The post-apocalyptic show “The Last Of Us” follows a storyline of an infection that spreads worldwide— but is that something Arkansans should have to worry about?

LITTLE ROCK, Ark. — Under the shadow of Pinnacle Mountain, Jay Justice has been heading off the beaten path— in search of his lifelong fascination.

"Here they is! Right here," Justice said, as he pointed to a mushroom off a trail at Pinnacle Mountain State Park's Arboretum. "It's a big thrill for me to find something I have never found before."

Justice has been keeping an eye out for anything that catches his attention, like mushrooms and fungi.

"I'm just looking for splashes of color," he said, as he walked the trail. "White, red, something like that."

Now there's another fungi that has been catching his attention— and it has recently been featured in a hit TV show. 

Cordyceps is an insect-infesting parasitic fungus that's at the heart of the cause of the HBO show "The Last of Us," and it is something he and millions of others have been thinking of.

"That was meant to be the boogeyman part of the show," Justice said. "The threat and everything."

In the TV series, you can become infected by being bitten by someone who is infected, meanwhile, the game the show is based on uses spores to transmit the infection.

That's similar to real-life Cordyceps.

"Oh, look, it's sporulating!" Justice explained as he showed us some of the fungi he's collected.

Though it's an interesting concept for the show, it is not entirely plausible in real life.

"The Cordyceps on the human heads and everything was a little bit grotesque to me," he said. "I don't think it would, it would actually, you know, even if it did affect humans, I don't think it would do that."

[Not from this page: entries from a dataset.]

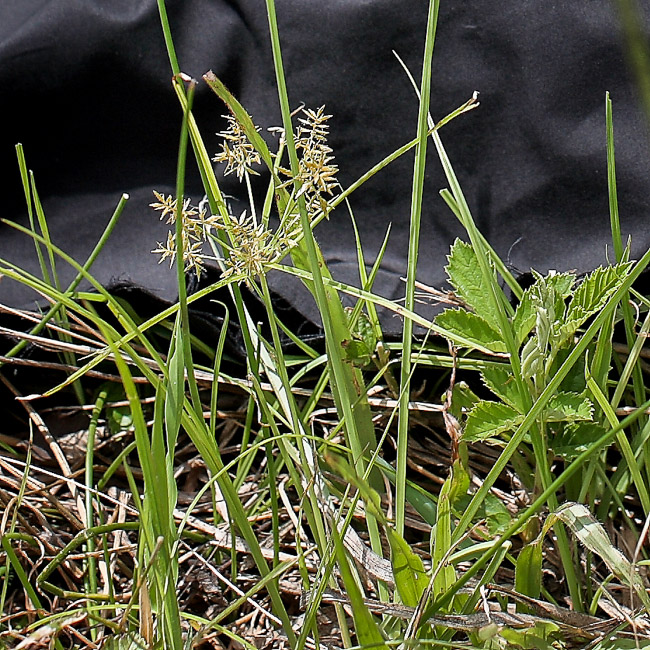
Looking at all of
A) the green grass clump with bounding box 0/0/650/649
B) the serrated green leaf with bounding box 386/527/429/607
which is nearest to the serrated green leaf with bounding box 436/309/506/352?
the green grass clump with bounding box 0/0/650/649

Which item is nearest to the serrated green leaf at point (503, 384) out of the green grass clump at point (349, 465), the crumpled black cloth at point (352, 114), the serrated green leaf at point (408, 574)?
the green grass clump at point (349, 465)

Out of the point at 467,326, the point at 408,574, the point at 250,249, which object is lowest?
the point at 408,574

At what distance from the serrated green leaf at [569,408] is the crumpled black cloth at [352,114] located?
0.32 m

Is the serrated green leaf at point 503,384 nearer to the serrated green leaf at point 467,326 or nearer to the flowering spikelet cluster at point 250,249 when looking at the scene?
the serrated green leaf at point 467,326

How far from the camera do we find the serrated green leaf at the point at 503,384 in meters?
0.59

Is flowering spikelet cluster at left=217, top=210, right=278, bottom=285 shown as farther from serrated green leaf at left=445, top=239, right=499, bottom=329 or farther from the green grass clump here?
serrated green leaf at left=445, top=239, right=499, bottom=329

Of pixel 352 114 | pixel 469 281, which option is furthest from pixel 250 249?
pixel 352 114

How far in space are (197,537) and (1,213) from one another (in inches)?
24.9

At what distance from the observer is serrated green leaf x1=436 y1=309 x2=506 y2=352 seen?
2.09 feet

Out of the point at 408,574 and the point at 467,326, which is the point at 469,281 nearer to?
the point at 467,326

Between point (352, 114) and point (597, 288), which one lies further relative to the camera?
point (352, 114)

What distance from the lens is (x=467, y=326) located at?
644 millimetres

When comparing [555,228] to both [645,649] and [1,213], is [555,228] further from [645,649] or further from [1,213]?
[1,213]

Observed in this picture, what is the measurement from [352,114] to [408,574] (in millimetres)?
692
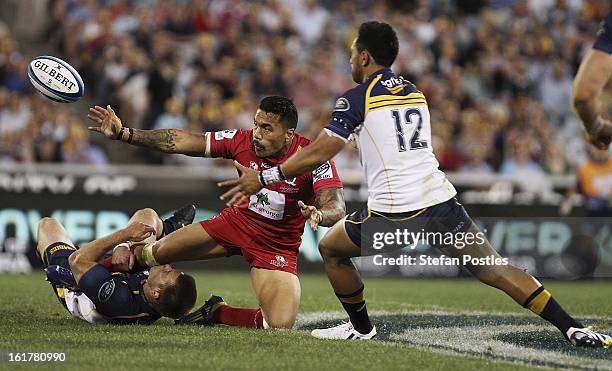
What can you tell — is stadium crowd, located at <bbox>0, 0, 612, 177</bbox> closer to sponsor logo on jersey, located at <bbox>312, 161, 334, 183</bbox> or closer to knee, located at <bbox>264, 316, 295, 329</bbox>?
sponsor logo on jersey, located at <bbox>312, 161, 334, 183</bbox>

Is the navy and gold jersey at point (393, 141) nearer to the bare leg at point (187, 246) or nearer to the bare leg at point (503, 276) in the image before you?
the bare leg at point (503, 276)

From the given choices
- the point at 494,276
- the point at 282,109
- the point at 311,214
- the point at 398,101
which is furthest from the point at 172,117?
the point at 494,276

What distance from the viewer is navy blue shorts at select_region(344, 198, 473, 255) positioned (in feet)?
23.4

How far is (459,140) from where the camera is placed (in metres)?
17.3

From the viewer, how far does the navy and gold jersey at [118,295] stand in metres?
7.88

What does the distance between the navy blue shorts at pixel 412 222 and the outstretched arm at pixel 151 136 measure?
190 centimetres

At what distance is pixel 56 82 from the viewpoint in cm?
857

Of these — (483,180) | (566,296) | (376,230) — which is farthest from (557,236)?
(376,230)

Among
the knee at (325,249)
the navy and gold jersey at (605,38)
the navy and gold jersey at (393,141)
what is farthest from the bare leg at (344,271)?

Justice showed us beetle larvae that were infected by Cordyceps. The fungus feeds off of the larvae and drains them from the inside, eventually leaving them hollow.

Once it runs out of biomass, it grows long stalks that can spread spores, ready to infect the next unlucky insect.

It's a scary concept if you're a bug, but could it happen to humans?

In short— no, it's not likely.

According to Dr. Scott Roberts, an assistant professor at Yale's School of Medicine, most fungi can't survive in temperatures higher than 98.6 degrees Fahrenheit, right around the average human body temperature.

Not to mention, your body is also significantly more complex than an insect's body, which would make it much more difficult for any fungal infection to spread.

"I don't see that happening, yeah, I worry more about another, you know, virus similar to COVID or something like that, pathogenic virus like that," Justice explained.

So while it may be a great basis for a show, it's likely not something you or I will have to worry about.

"It's not that they take over our body or anything like that," Justice said. "It's just another fungus of a foreign organism, and they're just had to treat at times."